- Scientific name: Zeus faber
- Also known as: St. Peter’s Fish, Saint Pierre
- Size: Up to 3ft and 9lbs, typically less than half this size.
- UK minimum size: N/a
- UK shore caught record: No record stands. Qualifying weight set at 3lbs.
- IGFA world record: 9lb 1oz
- IUCN Status
- Global: DD (Data Deficient)
- Europe: DD (Data Deficient)
- Distribution: Common throughout the world’s warmer seas but confined to southern England and Ireland in the warmer months.
- Feeds on: Small fish.
- Description: Strange looking fish. The body is almost circular and laterally compressed. Colour can be yellow, brown or orange, alternating with white stripes and patches. Large, prominent black spot in the centre of the body. The underside is paler. Head is large, as is the expandable, tube-like mouth. The first dorsal fin is made of long, spiky filaments, and pectoral fins are long and flowing.
The John Dory is a strange-looking fish with an unusual name. Despite being associated with the warm waters around the equator is can be found in UK waters on an occasional basis. A rare catch indeed for shore anglers there is currently no British shore caught record for this species but there is a boat caught record.
This species has a wide distribution around much of the world. In Europe, John Dory can be found from Scandinavian waters throughout the North Sea (although it is uncommon in these areas and is absent from the Baltic Sea). Its range continues through the Mediterranean and all around the entire continent of Africa. It is found throughout the Red Sea, Arabian Sea, Indian Ocean and parts of the Pacific. This species is, however, not found off the coasts of North or South America.
Habitat and Feeding
John Dory is a demersal fish which can be found in water depths ranging from a few metres to several hundred metres deep. They are generally solitary fish, although smaller John Dory have occasionally been found to form into small shoals. John Dory are predators and feed by hunting smaller fish. Although this species is a poor swimmer their tube-like mouth is extendable, meaning they only have to get near to their prey where they can shoot their mouth out and suck in the smaller fish. The black spot on the side of the John Dory is a defensive measure, used to confuse predators by fooling them into thinking they are looking at the eye and head of a much larger fish.
John Dory is an edible fish and are of increasing commercial importance in waters where they are common, where they may be targeted by trawlers or retained if they are caught as bycatch when fishing for other species.

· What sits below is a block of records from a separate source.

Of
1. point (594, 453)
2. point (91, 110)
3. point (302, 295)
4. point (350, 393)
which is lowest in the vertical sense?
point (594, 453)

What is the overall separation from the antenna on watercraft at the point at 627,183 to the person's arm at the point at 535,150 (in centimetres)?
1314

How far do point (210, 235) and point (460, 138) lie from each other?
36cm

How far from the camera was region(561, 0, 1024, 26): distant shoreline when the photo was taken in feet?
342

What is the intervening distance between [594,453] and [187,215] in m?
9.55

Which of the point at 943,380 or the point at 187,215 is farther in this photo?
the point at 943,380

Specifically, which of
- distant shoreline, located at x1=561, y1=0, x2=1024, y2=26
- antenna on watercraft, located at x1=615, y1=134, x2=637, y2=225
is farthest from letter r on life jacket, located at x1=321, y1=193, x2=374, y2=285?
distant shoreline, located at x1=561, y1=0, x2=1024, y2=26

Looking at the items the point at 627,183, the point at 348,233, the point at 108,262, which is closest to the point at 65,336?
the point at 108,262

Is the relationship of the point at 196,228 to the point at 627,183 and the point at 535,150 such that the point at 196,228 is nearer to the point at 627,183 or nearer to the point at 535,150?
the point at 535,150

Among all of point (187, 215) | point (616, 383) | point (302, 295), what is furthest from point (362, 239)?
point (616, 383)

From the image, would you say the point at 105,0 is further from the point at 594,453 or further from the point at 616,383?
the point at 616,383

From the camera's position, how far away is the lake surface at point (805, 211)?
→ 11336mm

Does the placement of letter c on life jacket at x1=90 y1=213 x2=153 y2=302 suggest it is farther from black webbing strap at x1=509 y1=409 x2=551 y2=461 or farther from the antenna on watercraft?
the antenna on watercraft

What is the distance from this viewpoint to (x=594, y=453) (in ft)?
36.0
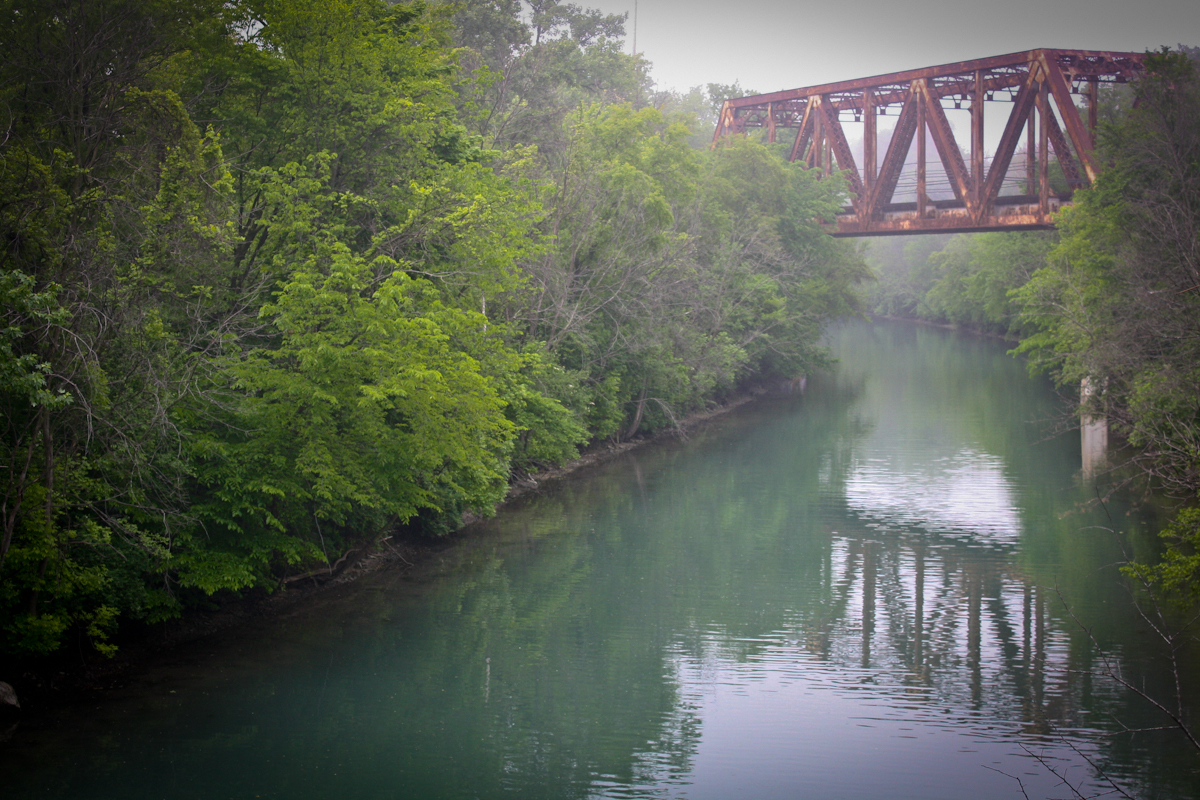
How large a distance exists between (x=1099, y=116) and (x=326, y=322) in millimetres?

They are sold on fresh fish counters at fishmongers and there is a growing demand from upmarket restaurants who want to put John Dory on their menus. The flesh is firm and has a delicate, mild flavour, although the amount of edible flesh on a John Dory is only about a third of its overall weight. There is little information on the state of John Dory stocks and fishing for this species is mostly unregulated. The International Union for the Conservation of Nature has not been able to gather enough information to make an assessment on the stocks of John Dory, meaning they are classed as Data Deficient on both a global and European level. However, it is believed to be locally abundant in many areas of its range, and its wide distribution means that it is protected to a certain extend from overfishing.
Angling for John Dory
Always a very rare catch from the shore of the UK, the John Dory that are caught on rod and line usually go to boat anglers fishing some distance offshore, such as David Beckham and his son. John Dory will go for lures, as well as fish strip which flutters in the tide. Any John Dory caught from the shore is noteworthy, underlined by the fact that the British shore caught record is currently vacant (the qualifying weight is set at 3lbs). The British boat caught record is a fish of 11lbs 14oz which was caught by Mr J. Johnson fishing off the coast of East Sussex back in 1977. The IGFA all-tackle world record is a John Dory of 9lb 1oz caught by Tim Christian at Mercury Bay in New Zealand in 2016.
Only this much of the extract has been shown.